The popular legal AI tool Harvey will use the main foundational models of Anthropic and Google and will move using Openai strictly, Harvey announced in a blog post Tuesday.
This is noteworthy as Harvey is one of the most successful early portfolio companies in the Openai Startup Fund. The Openai Startup Fund is an Openai-related fund primarily for back companies that develop products in addition to Openai’s proprietary AI technology. Harvey has not abandoned Openai, it’s not just adding models and clouds, but this is still a big coup for Openai’s large competitors.
Harvey said in December 2022 that it was one of the first four startups supported by the Openai Startup Fund. This was when Openai CEO Sam Altman was still running the fund. (Others in that first cohort include writing, MEM, and speaking.)
Having grown crazy ever since, Harvey is now a $3 billion startup, he said in February when he unveiled a $300 million Series D, which has been stacked with other big names like Cotue, Kleiner Perkins and Openai Fund.
Interestingly, Google’s venture arm GV led Harvey’s $100 million Series C in July 2024 (and the Openai fund also joined the round). However, Harvey did not immediately adopt Google’s AI model after placing Google’s corporate venture company on the cap table. (GV also participated in Harvey’s Series D.)
So, what persuaded Harvey to move beyond the currently open model? A benchmark called Biglaw, a benchmark developed internally by startups, has shown that various underlying models are increasingly proficient in a variety of legal tasks, with some being better at certain tasks than others.
Instead of spending effort training models, Harvey thought they would simply embrace high-performance, inference foundation models from other vendors (such as Google and humanity via Amazon’s cloud) and tweak them in the legal market.
As Harvey creates AI agents, it also helps to use a variety of models, the company says.
“In less than a year, seven models (including three non-OAI models) have surpassed the Harvey System, originally benchmarked on the Biglaw bench,” Harvey wrote in a blog post.
Harvey’s benchmarks showed that different underlying models were superior to others in certain legal tasks. For example, Google’s Gemini 2.5 Pro says it is “good” at legal drafting, but “struggles” with pre-trial tasks such as writing oral arguments. This is because the model does not fully understand “complex rules of evidence like hearsay.”
According to Harvey’s tests, Openai’s O3 does such pre-trial tasks well, followed by Anthropic’s Claude 3.7 Sonnet.

In a blog post, Harvey also said he will be taking part in the growth ranks of people who share the public leaderboards of model benchmark performance. Its board ranks how the key inference models are doing in legal tasks. And the company will not only boil the rankings into a single number, but also publish a survey that “provides subtle insights into model performance that top lawyers have not been captured in single score benchmarks.”

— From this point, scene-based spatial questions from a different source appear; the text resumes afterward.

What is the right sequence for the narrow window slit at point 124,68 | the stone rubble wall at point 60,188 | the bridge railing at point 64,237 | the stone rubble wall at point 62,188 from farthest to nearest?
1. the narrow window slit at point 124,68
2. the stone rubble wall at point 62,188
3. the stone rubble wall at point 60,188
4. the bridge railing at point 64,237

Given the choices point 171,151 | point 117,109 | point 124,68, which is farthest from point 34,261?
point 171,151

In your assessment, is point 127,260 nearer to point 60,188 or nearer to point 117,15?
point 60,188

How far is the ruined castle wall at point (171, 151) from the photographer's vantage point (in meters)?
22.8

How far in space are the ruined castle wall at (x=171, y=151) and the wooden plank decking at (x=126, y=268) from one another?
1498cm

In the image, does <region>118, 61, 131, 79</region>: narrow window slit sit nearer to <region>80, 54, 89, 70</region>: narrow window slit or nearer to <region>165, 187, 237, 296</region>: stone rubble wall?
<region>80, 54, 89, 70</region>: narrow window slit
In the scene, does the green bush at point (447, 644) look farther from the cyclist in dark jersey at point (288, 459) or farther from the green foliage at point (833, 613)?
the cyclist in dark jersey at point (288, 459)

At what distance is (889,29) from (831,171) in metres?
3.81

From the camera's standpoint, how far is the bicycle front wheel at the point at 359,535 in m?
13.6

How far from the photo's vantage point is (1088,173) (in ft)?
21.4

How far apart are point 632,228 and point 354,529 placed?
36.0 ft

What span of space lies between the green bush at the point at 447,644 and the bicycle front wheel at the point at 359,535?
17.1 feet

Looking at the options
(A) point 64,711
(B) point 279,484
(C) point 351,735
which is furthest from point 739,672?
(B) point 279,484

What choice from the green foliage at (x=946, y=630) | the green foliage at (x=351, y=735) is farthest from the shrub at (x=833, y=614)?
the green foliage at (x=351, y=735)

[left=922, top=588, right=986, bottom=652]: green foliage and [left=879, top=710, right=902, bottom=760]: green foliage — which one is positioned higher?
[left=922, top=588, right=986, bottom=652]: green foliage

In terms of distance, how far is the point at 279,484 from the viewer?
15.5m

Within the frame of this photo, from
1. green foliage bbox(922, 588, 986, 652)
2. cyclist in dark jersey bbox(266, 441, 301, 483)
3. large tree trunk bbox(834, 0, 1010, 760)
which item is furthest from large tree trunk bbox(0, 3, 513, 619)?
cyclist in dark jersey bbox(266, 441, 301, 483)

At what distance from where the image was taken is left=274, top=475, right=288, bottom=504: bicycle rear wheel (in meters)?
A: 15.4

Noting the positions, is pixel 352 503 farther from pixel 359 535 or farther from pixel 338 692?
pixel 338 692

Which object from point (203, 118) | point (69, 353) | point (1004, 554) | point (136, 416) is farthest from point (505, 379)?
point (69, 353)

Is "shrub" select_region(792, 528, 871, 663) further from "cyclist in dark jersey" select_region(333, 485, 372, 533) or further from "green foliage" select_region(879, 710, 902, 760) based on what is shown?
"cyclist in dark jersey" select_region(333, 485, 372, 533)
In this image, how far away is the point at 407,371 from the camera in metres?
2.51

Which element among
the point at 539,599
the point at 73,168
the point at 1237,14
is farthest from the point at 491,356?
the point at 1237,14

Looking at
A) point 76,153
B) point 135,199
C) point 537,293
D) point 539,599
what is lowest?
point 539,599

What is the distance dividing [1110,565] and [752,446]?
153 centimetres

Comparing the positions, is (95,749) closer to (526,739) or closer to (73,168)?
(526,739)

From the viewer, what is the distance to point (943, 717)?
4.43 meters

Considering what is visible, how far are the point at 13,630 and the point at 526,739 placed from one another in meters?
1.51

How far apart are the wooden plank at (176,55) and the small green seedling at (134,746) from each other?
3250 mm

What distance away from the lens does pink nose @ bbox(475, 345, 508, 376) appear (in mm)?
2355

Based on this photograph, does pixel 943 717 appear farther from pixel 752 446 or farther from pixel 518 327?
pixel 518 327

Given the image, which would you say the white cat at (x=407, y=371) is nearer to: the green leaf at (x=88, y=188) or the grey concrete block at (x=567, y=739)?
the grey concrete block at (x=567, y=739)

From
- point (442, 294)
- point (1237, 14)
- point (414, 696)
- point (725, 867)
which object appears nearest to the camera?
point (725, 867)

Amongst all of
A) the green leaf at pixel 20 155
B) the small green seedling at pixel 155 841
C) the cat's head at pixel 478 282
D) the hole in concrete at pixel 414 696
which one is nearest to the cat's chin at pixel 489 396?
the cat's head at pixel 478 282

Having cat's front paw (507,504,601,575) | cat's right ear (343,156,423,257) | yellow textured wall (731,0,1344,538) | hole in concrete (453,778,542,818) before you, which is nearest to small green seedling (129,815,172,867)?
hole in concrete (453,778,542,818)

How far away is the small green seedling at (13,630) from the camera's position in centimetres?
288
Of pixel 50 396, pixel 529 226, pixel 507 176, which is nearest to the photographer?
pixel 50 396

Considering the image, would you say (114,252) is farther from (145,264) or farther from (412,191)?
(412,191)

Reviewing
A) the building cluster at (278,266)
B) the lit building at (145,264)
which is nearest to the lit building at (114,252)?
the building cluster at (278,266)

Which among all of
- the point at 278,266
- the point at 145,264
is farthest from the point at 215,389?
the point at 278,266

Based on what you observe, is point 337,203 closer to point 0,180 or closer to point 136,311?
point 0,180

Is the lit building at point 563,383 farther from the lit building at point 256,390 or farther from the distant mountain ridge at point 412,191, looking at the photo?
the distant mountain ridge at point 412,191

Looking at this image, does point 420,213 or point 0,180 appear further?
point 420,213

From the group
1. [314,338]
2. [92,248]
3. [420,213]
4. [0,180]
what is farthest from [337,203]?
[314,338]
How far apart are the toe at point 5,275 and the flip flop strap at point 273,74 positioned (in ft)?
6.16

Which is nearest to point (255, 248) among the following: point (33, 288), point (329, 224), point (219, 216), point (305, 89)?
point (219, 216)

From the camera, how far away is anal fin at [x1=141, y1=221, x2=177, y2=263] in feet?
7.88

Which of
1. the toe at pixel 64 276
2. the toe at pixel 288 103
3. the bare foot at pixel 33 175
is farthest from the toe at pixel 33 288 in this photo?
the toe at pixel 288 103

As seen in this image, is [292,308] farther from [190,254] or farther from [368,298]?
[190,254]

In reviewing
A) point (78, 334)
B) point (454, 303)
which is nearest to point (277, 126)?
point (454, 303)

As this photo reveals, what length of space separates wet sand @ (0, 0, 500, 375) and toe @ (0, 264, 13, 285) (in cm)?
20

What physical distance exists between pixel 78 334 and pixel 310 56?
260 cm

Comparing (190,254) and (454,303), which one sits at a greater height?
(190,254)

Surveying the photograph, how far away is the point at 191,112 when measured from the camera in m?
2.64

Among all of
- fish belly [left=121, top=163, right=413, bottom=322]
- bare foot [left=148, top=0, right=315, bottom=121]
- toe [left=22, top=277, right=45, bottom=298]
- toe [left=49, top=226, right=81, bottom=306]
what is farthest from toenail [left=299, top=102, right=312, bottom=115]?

So, Openai-backed Harvey not only adopts a competitor model, it also increases the pressure on supporters (including Google) to continue to prove themselves. Openai doesn’t have to worry too much about its score. The AI benchmark has become increasingly complicated and somewhat political, but this is a world where Openai still shines.
“We are extremely fortunate to have Openai as a Harvey investor and a major collaborator of our products,” Harvey CEO Winston Weinberg told TechCrunch in a statement. “And now we’re adding options for our customers as we continue to meet our customers’ needs globally.”